> _Exercise_: Update the material below by replacing "wooden bench" with "park bench" and keeping everything else the same. Omit the pictures from your answer.

------ Records supplied ------

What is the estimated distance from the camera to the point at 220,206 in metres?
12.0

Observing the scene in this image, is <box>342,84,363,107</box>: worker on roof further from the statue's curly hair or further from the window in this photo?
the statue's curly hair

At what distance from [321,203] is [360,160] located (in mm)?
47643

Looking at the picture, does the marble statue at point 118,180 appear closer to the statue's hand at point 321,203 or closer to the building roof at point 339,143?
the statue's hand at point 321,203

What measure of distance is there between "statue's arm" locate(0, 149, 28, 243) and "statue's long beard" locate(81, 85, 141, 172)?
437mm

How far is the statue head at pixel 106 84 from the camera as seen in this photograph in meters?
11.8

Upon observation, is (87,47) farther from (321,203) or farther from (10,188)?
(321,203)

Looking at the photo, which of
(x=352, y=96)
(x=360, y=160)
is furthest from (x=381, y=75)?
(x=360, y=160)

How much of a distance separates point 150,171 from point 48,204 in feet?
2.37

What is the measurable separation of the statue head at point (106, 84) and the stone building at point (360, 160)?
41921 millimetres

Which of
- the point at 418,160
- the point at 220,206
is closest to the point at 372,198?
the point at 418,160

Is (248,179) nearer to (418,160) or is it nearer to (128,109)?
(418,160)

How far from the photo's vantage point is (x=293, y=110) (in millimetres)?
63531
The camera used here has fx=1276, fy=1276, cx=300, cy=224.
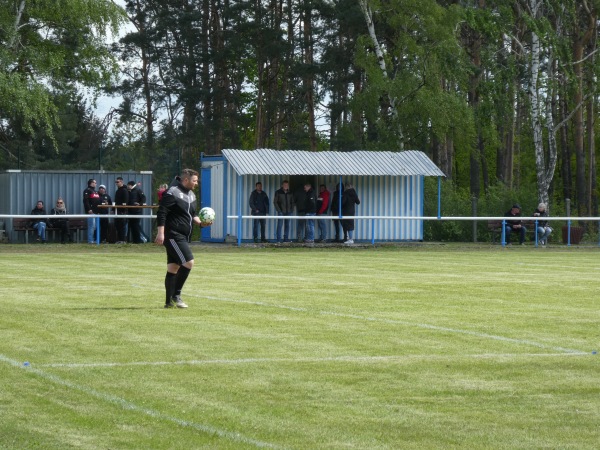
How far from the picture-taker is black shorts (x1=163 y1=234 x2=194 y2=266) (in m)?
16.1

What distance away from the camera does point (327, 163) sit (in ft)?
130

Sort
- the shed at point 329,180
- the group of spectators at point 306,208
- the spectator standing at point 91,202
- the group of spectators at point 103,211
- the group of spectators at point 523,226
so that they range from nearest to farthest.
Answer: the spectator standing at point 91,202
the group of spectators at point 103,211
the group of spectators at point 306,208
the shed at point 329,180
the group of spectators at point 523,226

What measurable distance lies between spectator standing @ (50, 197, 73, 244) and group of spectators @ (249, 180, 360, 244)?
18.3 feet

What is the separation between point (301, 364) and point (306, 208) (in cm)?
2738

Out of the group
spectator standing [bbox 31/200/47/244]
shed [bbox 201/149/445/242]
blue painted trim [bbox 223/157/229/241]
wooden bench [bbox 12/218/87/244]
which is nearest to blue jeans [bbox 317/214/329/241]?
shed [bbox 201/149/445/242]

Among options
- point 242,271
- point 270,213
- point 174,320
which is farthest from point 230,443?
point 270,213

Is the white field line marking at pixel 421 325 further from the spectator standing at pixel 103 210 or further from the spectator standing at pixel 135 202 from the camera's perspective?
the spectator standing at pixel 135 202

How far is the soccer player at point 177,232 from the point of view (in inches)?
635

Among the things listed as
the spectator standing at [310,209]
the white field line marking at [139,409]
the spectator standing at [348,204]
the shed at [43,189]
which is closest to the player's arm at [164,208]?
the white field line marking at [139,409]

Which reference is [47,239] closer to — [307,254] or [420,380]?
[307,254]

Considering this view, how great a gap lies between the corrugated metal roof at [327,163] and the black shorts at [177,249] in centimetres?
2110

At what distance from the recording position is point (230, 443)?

------

> _Solution_:
What is the estimated distance from the camera to the point at 220,206 in metres?
12.0

Observing the scene in this image, is <box>342,84,363,107</box>: worker on roof further from the statue's curly hair or further from the window in this photo?
the statue's curly hair

At what distance from [321,203] is [360,160] located (in mm)?
47643

Looking at the picture, does the marble statue at point 118,180 appear closer to the statue's hand at point 321,203 or closer to the building roof at point 339,143?
the statue's hand at point 321,203

What measure of distance is there between "statue's arm" locate(0, 149, 28, 243) and "statue's long beard" locate(81, 85, 141, 172)?
437mm

How far is the statue head at pixel 106 84 from the camera as seen in this photograph in meters?
11.8

Upon observation, is (87,47) farther from (321,203) or farther from (10,188)?
(321,203)

Looking at the photo, which of
(x=352, y=96)
(x=360, y=160)
is furthest from (x=381, y=75)?
(x=360, y=160)

How much of a distance separates point 150,171 from point 48,204 in feet?
2.37

What is the measurable separation of the statue head at point (106, 84) and the stone building at point (360, 160)?
41921 millimetres

Which of
- the point at 418,160
- the point at 220,206
is closest to the point at 372,198?
the point at 418,160

Is (248,179) nearer to (418,160) or is it nearer to (128,109)?
(418,160)

How far from the photo's vantage point is (x=293, y=110) (in millimetres)?
63531
The camera used here has fx=1276, fy=1276, cx=300, cy=224.
How far from the picture-taker is black shorts (x1=163 y1=234 x2=194 y2=266) (in m)?
16.1

What distance away from the camera does point (327, 163) sit (in ft)?
130

Sort
- the shed at point 329,180
- the group of spectators at point 306,208
- the spectator standing at point 91,202
- the group of spectators at point 103,211
- the group of spectators at point 523,226
so that they range from nearest to farthest.
Answer: the spectator standing at point 91,202
the group of spectators at point 103,211
the group of spectators at point 306,208
the shed at point 329,180
the group of spectators at point 523,226

What measurable distance lies between spectator standing @ (50, 197, 73, 244) and group of spectators @ (249, 180, 360, 244)?
18.3 feet

What is the separation between point (301, 364) and point (306, 208) (in cm)?
2738

Out of the group
spectator standing [bbox 31/200/47/244]
shed [bbox 201/149/445/242]
blue painted trim [bbox 223/157/229/241]
park bench [bbox 12/218/87/244]
which is nearest to blue jeans [bbox 317/214/329/241]?
shed [bbox 201/149/445/242]

Among options
- point 242,271
- point 270,213
- point 174,320
which is farthest from point 230,443?
point 270,213

Is the white field line marking at pixel 421 325 further from the spectator standing at pixel 103 210 or further from the spectator standing at pixel 135 202 from the camera's perspective?
the spectator standing at pixel 135 202

How far is the soccer player at point 177,232 from the point of view (in inches)?
635

Among the things listed as
the spectator standing at [310,209]
the white field line marking at [139,409]
the spectator standing at [348,204]
the shed at [43,189]
which is closest to the player's arm at [164,208]?
the white field line marking at [139,409]

Which reference is [47,239] closer to — [307,254] or [420,380]?
[307,254]

Considering this view, how great a gap lies between the corrugated metal roof at [327,163] and the black shorts at [177,249] in centimetres?
2110

At what distance from the recording position is point (230, 443)?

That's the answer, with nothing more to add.